[Scene question records]
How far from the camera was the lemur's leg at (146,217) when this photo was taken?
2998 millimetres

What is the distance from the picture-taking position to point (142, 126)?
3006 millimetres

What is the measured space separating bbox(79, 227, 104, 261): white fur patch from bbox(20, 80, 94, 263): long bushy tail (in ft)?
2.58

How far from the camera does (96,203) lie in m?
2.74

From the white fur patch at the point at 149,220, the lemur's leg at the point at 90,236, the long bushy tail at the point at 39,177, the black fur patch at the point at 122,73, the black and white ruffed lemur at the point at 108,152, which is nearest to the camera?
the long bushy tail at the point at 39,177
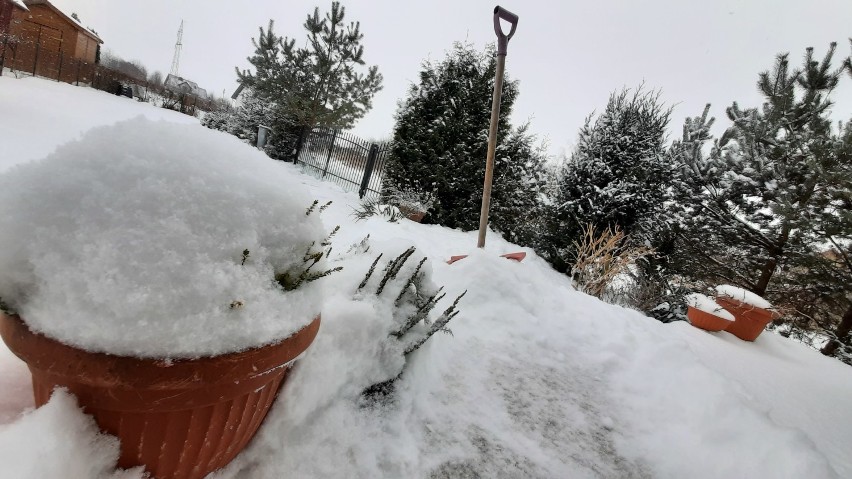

→ **GOAL OF THE EXERCISE**
Reproduce every row above word for word, including each answer. Leave out the pictures.

→ **IN RESPONSE**
How far from the camera was the lemur's leg at (146,217) when this photo was taken?
2998 millimetres

What is the distance from the picture-taking position to point (142, 126)?
3006 millimetres

What is the measured space separating bbox(79, 227, 104, 261): white fur patch from bbox(20, 80, 94, 263): long bushy tail (in ft)?
2.58

How far from the camera does (96,203) lie in m?
2.74

From the white fur patch at the point at 149,220, the lemur's leg at the point at 90,236, the long bushy tail at the point at 39,177, the black fur patch at the point at 122,73, the black and white ruffed lemur at the point at 108,152, which is nearest to the camera?
the long bushy tail at the point at 39,177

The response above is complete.